* **WHAT THIS EXERCISE ASKS**:
1. Output the section of the forum comment that begins at the words "The case for" and stops after the words "unrelated parties.", copying it word for word.
2. In one to three sentences, explain why the forum comment says it is wrong to blame the company that made "Gladiator" for the promo shown during its broadcast.

* **TEXT SEGMENT**:
The case for piracy - cubicle67
http://www.abc.net.au/technology/articles/2011/10/20/3344351.htm

======
jonnathanson
I'll play the role of devil's advocate / British Royal Navy here.

This article demonstrates a shaky grasp of the entertainment industry's
structure, and that shaky grasp leads the author to make unwarranted
assumptions and misguided conclusions about the intent of almost wholly
unrelated parties.

Contrary to most gut-level consumer assessments of the industry, the industry
itself is not some monolithic and homogenous unit. Within the industry are
countless different companies and parties, as different from one another as,
say, Apple is from Google. (Though Apple's products and Google's products
often intermingle, it would be silly to conflate the two companies altogether
into one, single-minded unit; this is essentially what the author of this
piece does with companies in the entertainment business).

To wit:

 _"Gladiator, Channel 10....What better time for a giant cartoon helicopter to
fly around the screen announcing, "Don't forget, Merrick and Rosso! The
B-Team! Every Wednesday night at 7.30!"

I remember every syllable of that ad. Positioning ads like this is, Gruen has
told us, is most effective as we're at our most vulnerable. But at the same
time this was like the network raising its middle finger at the us..._

First of all, more likely than not, this wasn't the "network." This was your
local affiliate station (Channel 10). In this case, the station's general
manager was the one "raising his middle finger" at you. He purchased the
broadcast rights to the movie. He is one person. He is not employed by the
network whose programs he carries on the national portions of his airtime.
(And this movie airing was likely a local portion).

More to the point: neither he, nor the network with which his station is
affiliated, had anything to do with the making of the movie. To be angry at
this promo placement is fine; to draw conclusions that the company who made
the movie bears any responsibility for this placement is silly. If you don't
want to watch "Gladiator" with local promos thrown in, don't watch it on local
TV. Watch the DVD, the Blu-ray, Netflix, iTunes, cable on-demand, or any of
the other legitimate ways to view "Gladiator" that are at your disposal. It's
absurd to make the claim that piracy is your only hassle-free way of viewing
the film, or that it's the only reasonable resort left to someone so offended
by a local promo in a local broadcast.

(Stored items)
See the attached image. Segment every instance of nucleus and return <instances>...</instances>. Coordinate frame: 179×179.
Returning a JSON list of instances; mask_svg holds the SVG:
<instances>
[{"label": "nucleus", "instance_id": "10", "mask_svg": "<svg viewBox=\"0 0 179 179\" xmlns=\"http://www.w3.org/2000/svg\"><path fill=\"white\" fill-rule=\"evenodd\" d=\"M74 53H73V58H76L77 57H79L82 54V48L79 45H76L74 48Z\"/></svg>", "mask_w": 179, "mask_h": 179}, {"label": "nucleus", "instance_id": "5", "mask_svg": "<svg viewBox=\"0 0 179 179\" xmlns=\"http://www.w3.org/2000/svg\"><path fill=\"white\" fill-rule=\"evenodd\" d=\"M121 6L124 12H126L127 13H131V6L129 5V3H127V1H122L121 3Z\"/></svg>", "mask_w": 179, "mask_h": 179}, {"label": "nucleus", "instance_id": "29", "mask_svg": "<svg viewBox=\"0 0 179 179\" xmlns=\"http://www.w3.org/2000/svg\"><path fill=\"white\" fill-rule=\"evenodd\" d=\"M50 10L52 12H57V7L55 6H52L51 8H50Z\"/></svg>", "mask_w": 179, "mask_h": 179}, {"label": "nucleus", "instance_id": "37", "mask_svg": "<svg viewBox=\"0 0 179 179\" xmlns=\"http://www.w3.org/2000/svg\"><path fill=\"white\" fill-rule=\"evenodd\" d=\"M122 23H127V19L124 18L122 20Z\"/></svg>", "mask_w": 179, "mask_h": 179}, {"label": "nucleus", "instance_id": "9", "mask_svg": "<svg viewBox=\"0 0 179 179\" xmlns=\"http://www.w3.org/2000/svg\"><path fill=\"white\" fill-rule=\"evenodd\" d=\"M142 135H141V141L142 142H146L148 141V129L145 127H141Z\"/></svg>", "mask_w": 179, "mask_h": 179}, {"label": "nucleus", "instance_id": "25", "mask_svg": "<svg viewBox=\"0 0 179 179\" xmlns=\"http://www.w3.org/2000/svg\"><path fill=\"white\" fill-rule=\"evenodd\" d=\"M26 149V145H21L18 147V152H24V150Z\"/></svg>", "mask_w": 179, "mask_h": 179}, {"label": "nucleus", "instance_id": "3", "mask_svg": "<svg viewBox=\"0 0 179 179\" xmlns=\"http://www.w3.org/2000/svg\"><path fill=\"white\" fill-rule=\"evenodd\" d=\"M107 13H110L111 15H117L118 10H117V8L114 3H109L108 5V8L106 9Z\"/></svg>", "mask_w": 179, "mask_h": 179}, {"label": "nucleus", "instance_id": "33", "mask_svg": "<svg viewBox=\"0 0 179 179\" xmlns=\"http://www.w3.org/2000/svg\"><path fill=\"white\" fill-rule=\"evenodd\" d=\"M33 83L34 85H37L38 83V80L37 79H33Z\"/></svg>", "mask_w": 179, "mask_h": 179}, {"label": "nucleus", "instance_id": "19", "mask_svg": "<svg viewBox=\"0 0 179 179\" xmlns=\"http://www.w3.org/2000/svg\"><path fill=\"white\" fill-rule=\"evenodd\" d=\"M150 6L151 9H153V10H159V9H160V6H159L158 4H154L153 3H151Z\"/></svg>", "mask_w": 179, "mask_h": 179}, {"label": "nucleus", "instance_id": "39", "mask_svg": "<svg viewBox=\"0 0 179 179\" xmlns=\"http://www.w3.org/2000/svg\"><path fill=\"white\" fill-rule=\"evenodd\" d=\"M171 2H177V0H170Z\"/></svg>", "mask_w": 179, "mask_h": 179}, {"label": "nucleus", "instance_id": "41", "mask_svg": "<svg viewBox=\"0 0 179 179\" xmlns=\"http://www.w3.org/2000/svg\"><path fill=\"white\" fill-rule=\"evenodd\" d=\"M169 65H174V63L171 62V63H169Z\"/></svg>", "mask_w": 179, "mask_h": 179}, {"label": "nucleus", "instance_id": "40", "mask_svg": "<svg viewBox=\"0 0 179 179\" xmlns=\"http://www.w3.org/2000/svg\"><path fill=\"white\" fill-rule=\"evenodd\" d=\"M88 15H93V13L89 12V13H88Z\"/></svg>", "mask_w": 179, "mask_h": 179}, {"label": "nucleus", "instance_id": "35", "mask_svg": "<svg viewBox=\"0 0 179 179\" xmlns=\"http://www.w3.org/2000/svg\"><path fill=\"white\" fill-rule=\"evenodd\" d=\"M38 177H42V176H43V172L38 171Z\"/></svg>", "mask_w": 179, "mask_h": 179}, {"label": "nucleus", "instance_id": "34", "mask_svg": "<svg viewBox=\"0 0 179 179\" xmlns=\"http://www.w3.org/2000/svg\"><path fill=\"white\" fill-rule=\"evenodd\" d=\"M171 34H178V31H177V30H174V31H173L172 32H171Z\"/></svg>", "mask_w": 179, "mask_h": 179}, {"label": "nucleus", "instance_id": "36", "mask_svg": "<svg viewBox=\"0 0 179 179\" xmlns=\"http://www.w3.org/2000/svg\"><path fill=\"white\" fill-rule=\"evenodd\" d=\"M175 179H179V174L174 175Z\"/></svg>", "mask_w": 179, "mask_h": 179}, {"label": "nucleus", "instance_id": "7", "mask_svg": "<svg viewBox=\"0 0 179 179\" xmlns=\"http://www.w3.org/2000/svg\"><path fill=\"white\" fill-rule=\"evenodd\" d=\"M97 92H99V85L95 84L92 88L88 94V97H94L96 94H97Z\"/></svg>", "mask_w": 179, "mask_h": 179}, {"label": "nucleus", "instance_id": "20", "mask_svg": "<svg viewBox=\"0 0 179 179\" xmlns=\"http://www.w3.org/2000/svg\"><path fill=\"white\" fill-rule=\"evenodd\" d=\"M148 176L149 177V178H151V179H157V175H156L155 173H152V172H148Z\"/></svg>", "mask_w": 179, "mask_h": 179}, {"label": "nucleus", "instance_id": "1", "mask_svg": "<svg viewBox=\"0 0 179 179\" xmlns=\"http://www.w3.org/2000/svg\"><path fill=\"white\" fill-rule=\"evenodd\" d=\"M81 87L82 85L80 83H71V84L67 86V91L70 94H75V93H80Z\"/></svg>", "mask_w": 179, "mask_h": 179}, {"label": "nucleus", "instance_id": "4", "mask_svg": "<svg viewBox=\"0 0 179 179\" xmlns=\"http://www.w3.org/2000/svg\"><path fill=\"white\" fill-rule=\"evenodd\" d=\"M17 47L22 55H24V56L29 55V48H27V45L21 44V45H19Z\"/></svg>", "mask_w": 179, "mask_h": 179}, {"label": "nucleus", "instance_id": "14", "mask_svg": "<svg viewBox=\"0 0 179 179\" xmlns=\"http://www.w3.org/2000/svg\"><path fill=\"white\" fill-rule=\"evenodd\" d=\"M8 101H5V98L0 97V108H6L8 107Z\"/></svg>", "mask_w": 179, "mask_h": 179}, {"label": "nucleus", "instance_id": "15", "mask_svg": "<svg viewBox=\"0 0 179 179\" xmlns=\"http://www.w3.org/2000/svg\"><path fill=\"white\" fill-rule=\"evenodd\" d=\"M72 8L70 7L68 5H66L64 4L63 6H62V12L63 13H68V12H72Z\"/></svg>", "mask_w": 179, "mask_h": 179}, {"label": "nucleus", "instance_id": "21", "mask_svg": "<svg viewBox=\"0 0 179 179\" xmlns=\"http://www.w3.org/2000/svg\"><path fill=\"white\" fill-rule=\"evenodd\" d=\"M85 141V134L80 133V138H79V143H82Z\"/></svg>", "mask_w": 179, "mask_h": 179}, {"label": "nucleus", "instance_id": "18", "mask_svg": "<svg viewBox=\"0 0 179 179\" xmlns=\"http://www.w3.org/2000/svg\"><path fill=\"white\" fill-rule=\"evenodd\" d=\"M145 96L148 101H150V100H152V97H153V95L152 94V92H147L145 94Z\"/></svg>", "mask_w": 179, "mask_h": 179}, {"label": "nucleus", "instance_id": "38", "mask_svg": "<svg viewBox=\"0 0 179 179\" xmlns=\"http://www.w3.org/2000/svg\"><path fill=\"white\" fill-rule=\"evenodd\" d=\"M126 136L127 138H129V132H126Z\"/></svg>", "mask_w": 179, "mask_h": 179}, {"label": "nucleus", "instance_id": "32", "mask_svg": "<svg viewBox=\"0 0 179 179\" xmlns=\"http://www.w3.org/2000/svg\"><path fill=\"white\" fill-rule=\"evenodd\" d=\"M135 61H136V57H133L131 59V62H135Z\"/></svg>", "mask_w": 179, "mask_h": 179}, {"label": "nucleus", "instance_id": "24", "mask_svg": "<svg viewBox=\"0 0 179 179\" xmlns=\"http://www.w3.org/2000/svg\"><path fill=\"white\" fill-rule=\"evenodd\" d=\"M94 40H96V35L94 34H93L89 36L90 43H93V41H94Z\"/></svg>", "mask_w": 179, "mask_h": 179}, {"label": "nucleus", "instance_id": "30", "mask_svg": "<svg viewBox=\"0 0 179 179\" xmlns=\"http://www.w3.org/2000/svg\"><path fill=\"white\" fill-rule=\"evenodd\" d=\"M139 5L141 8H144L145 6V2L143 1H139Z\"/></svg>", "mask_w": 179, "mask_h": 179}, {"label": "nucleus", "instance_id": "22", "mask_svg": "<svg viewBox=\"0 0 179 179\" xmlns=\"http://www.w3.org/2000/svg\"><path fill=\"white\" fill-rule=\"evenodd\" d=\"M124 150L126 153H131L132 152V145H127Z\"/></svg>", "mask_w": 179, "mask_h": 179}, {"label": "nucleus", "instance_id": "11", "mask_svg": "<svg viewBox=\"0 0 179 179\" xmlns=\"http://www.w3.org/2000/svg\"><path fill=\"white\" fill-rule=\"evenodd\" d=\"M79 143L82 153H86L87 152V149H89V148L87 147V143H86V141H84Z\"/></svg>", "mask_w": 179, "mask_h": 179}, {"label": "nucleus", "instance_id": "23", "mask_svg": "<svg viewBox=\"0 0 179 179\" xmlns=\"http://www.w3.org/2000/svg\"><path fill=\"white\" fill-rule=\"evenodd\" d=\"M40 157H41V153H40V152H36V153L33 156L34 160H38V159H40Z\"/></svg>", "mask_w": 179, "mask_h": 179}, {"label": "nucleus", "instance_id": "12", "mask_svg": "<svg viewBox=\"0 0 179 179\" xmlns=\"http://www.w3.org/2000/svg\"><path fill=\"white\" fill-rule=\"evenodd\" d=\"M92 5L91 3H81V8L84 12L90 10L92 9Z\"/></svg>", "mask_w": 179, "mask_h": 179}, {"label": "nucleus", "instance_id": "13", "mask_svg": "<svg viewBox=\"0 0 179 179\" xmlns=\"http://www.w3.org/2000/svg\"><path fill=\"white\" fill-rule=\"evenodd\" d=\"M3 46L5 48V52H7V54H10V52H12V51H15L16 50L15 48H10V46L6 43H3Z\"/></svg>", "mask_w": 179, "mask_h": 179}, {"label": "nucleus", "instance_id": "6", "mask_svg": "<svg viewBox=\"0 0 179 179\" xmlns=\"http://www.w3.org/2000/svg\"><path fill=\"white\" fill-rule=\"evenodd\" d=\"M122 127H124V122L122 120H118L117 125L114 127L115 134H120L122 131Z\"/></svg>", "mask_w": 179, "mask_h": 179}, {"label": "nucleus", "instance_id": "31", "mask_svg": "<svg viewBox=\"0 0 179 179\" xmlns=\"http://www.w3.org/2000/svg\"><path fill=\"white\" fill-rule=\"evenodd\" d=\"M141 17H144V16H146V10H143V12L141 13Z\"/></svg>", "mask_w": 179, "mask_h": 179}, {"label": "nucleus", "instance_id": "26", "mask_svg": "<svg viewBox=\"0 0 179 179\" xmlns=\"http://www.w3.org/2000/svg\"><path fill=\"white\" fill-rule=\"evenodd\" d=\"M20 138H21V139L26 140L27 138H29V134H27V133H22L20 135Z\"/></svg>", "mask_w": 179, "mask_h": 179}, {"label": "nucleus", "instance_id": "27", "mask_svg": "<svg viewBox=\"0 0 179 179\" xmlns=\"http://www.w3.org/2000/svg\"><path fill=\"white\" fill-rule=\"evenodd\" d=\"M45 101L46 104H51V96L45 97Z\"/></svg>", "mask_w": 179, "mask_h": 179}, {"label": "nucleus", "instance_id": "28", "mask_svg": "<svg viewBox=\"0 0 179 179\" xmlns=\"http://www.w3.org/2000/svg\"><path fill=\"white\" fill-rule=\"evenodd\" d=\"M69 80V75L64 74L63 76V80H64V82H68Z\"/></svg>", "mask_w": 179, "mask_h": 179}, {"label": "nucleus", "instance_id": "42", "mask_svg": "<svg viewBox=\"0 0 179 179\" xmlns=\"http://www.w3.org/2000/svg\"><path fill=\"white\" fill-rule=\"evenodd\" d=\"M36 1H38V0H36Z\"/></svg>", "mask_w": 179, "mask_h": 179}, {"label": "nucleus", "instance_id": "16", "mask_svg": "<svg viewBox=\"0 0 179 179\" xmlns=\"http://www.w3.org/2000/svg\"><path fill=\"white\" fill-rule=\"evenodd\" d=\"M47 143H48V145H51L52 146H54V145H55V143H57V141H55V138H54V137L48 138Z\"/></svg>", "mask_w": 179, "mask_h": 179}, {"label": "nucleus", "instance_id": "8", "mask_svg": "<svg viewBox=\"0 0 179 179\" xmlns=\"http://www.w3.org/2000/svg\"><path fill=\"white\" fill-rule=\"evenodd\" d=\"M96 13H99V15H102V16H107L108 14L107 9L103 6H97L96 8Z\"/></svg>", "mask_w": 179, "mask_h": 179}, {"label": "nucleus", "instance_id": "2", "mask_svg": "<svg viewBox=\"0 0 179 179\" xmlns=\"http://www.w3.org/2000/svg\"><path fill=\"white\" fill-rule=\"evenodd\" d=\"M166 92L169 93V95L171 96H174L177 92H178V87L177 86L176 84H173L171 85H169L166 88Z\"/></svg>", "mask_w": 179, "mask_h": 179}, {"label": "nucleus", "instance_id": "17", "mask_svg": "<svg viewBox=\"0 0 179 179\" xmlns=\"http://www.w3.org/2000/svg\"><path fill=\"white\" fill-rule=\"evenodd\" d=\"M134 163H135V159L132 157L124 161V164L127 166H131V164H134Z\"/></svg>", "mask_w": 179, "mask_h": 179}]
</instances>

* **TASK-BY-TASK ANSWERS**:
1.
The case for piracy - cubicle67
http://www.abc.net.au/technology/articles/2011/10/20/3344351.htm

======
jonnathanson
I'll play the role of devil's advocate / British Royal Navy here.

This article demonstrates a shaky grasp of the entertainment industry's
structure, and that shaky grasp leads the author to make unwarranted
assumptions and misguided conclusions about the intent of almost wholly
unrelated parties.

2. The promo was placed by the local affiliate station, Channel 10, whose general manager bought the broadcast rights to the movie. Neither he nor the network his station is affiliated with had anything to do with making the film.